Bovis Homes has revived talks to buy Galliford Try’s housing businesses after improving its potential bid to almost £1.1bn and adding cash to the proposed deal.
The companies have agreed basic terms of a transaction that would more than double Bovis’s housebuilding and enlarge its affordable homes operation. Bovis, the smallest of Britain’s major housebuilders, would be building 10,000 homes a year, from a projected 4,000 this year, and would gain sites in new areas such as Yorkshire and Bristol. It plans to keep the Bovis and Galliford’s Linden Homes brands.
Bovis expects to pay Galliford £675m in shares based on its closing share price on Monday plus £300m in cash. It would also take on £100m of Galliford’s debt and its pension scheme, which has a small surplus. The two companies hope to seal a deal and get it approved by shareholders before Christmas.
The deal would leave Galliford as a construction and infrastructure business concentrating on bigger projects such as the Aberdeen bypass.
Galliford rejected an all-share approach from Bovis in May that valued the businesses at £1.05bn including debt. The revised proposal is £25m higher puts the value at £1.075and offers Galliford shareholders a large chunk of cash.
Bovis said it planned to raise the cash by selling shares worth 9.99% of its existing share capital as well as using existing funds and raising more debt. Bovis rejected a bid from Galliford in 2017 and hired its rival’s former boss Greg Fitzgerald as its chief executive after a damaging scandal over poorly built homes.

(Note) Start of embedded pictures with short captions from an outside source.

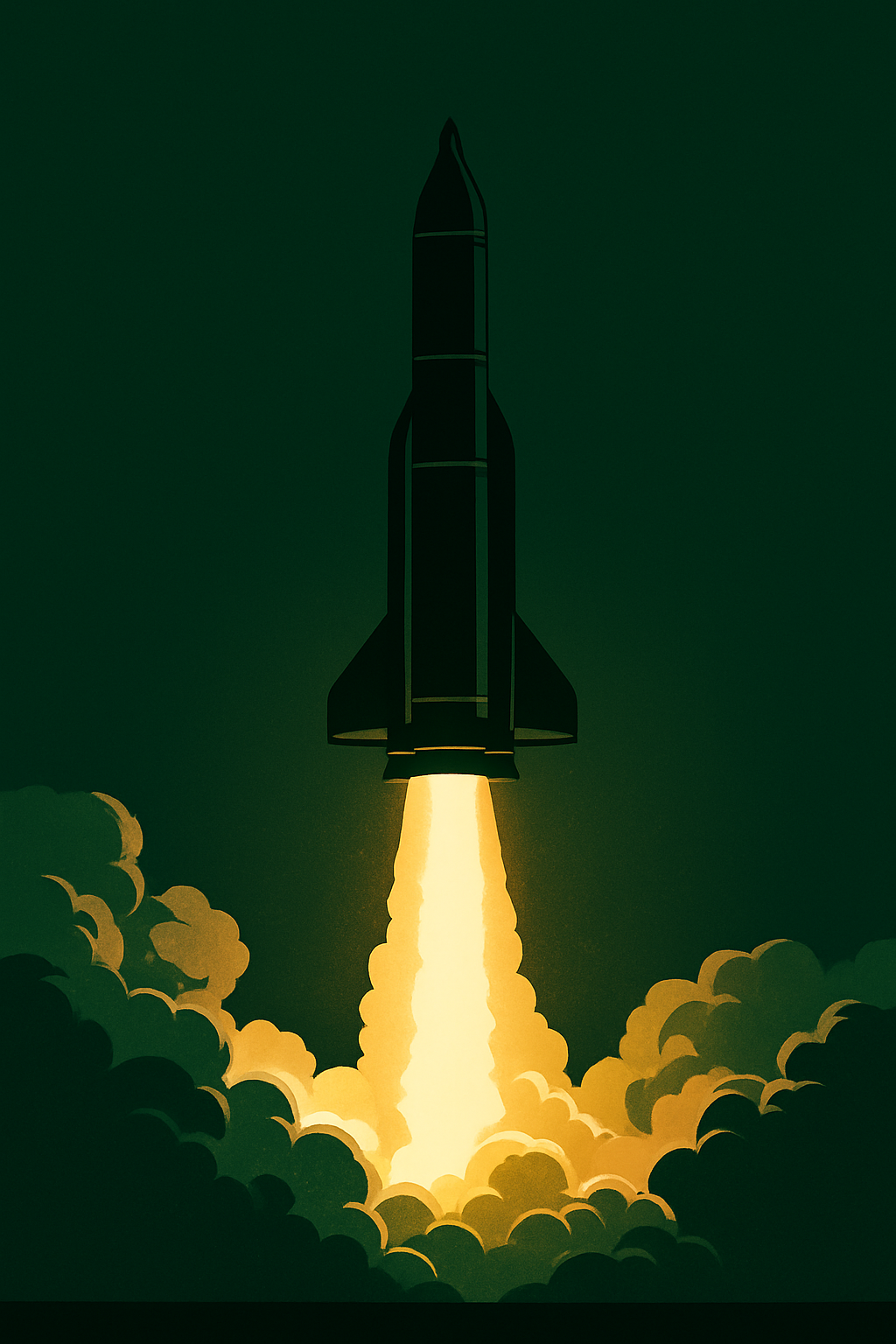 Launch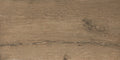 Gresco Grace brown nat. 30x60x0,78cm matt R10B V3 AG:4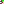 Destellos dst-2011817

The turnaround was declared complete when Bovis reported record profits in February.
Bovis would also gain an established affordable homes business with an order book of more than £1bn to expand its own division, which it launched this year and works in partnership with housing associations. It is a more stable business, while private housebuilding is reliant on the ups and downs of the economic cycle, and is more vulnerable to a no-deal Brexit.
The government announced a £3bn programme in March to fund the building of 30,000 affordable homes by providing Treasury backing to housing associations.
Analysts at Jefferies said: “We see the rationale for the deal as the opportunity to buy inexpensive assets well known by the current CEO, bringing Bovis larger market share, speeding up the development of Bovis’s partnership business as well as the potential for cost savings. However, we believe the market will question the timing of such a large deal at this stage in the cycle given all the political and economic uncertainties.”
Bovis shares dropped 4% to £10.16 by lunchtime, while Galliford Try shares initially jumped 20% to 737.5p and later traded 9% higher.